Segment Start: Task data
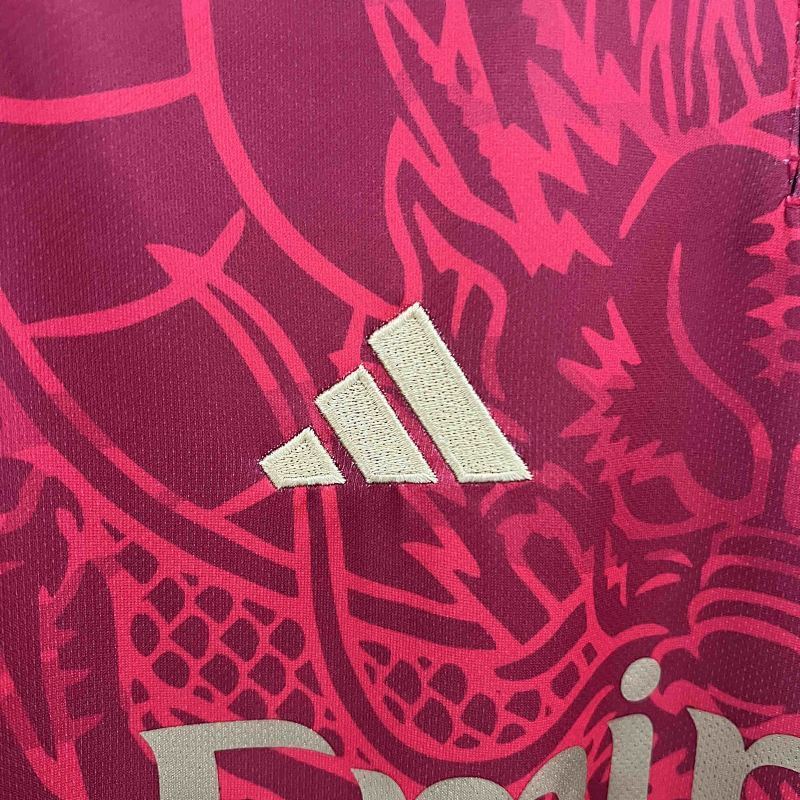 Maillot Real Madrid Rouge 24/25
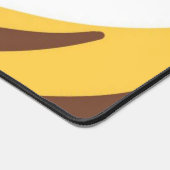 タイガー抽象芸術 デスクマット (コーナー)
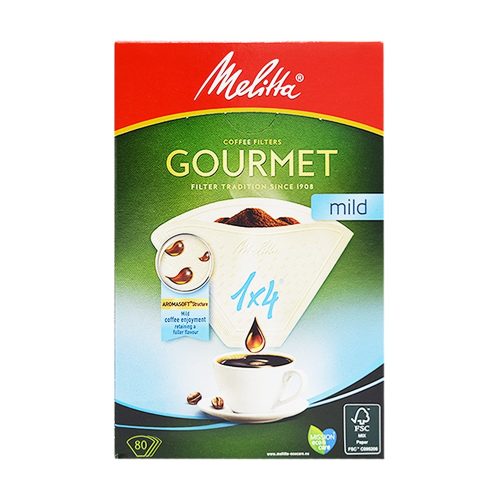 MELITA FILTER MILD BG X80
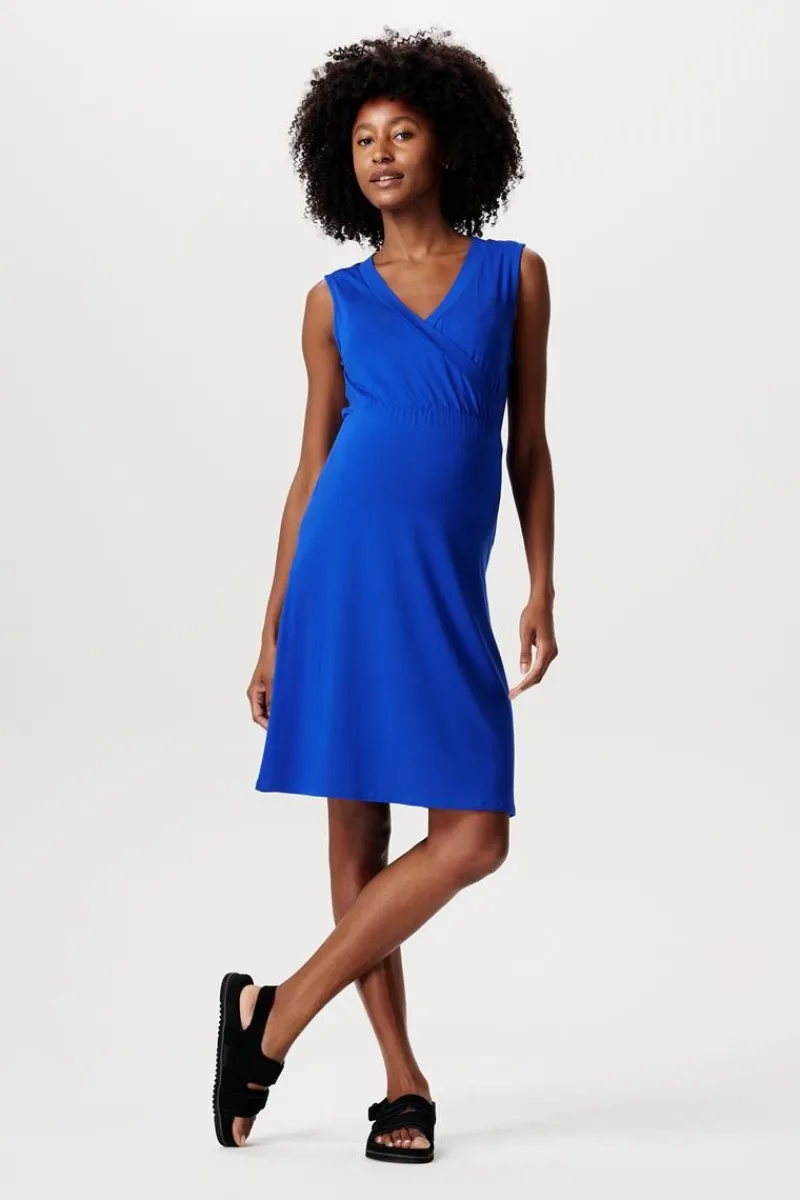 stillkleid__electric_blue_6.webp Noppies Kleider | Kleider-Still-Kleid -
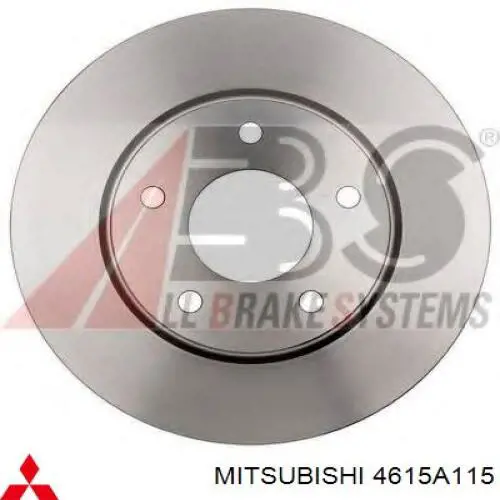 Купити 4615A115 Mitsubishi Ротор гальмівний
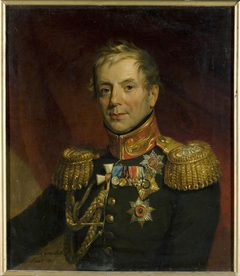 Portrait of Piotr Konovnitsyn (1764-1822) by George Dawe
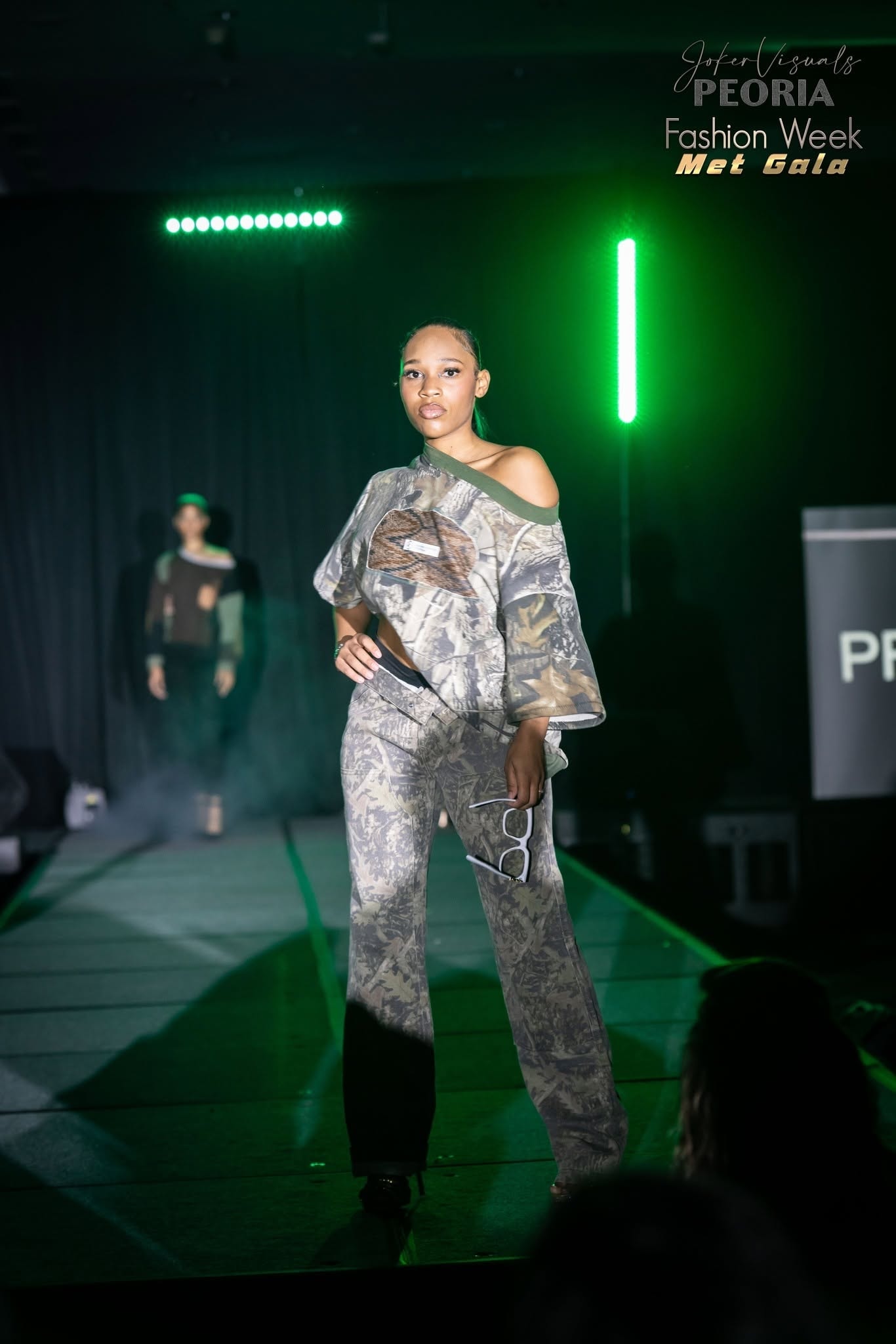 Model Code lead instructor at Peoria Fashion Week Academy
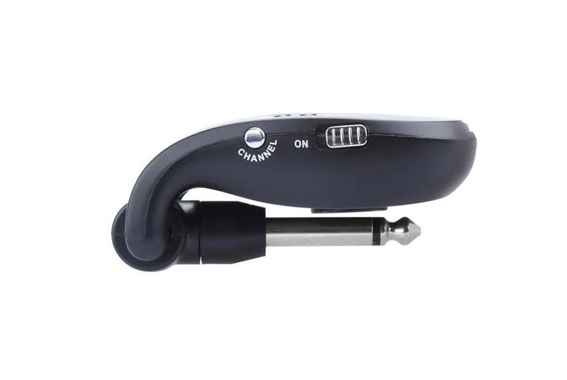 Xvive Wireless System U2 Black Set de Sistema para Guitarra Incl. Cable USB y Fuente de Alimentación USB image 5
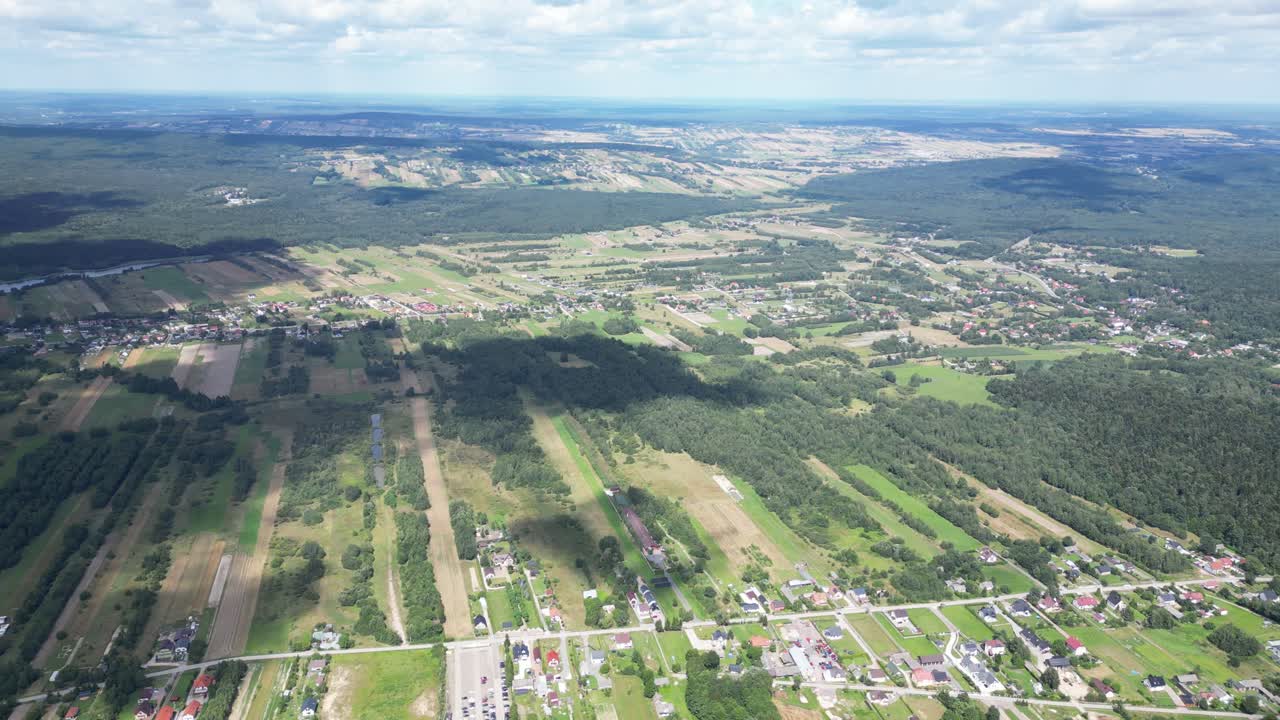 A captivating image showcasing a bold red ball at the center of a dynamic geometric abstraction. The striking contrasts between sharp angles and bold colors create an energizing atmosphere that
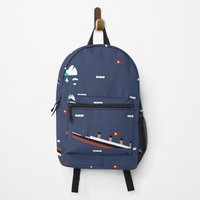 Titanic & Lifeboats Backpack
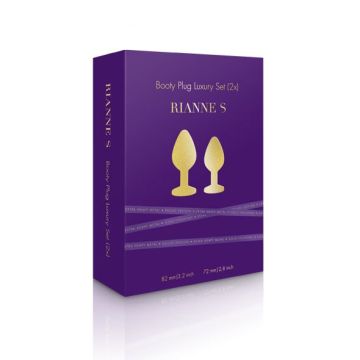 Luxe Gouden Buttplug Set - Rianne S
Segment End: Task data
Task prompt » Without the pictures, repeat the listing word for word.

Solution for this task »
 Maillot Real Madrid Rouge 24/25
 タイガー抽象芸術 デスクマット (コーナー)
 MELITA FILTER MILD BG X80
 stillkleid__electric_blue_6.webp Noppies Kleider | Kleider-Still-Kleid -
 Купити 4615A115 Mitsubishi Ротор гальмівний
 Portrait of Piotr Konovnitsyn (1764-1822) by George Dawe
 Model Code lead instructor at Peoria Fashion Week Academy
 Xvive Wireless System U2 Black Set de Sistema para Guitarra Incl. Cable USB y Fuente de Alimentación USB image 5
 A captivating image showcasing a bold red ball at the center of a dynamic geometric abstraction. The striking contrasts between sharp angles and bold colors create an energizing atmosphere that
 Titanic & Lifeboats Backpack
 Luxe Gouden Buttplug Set - Rianne S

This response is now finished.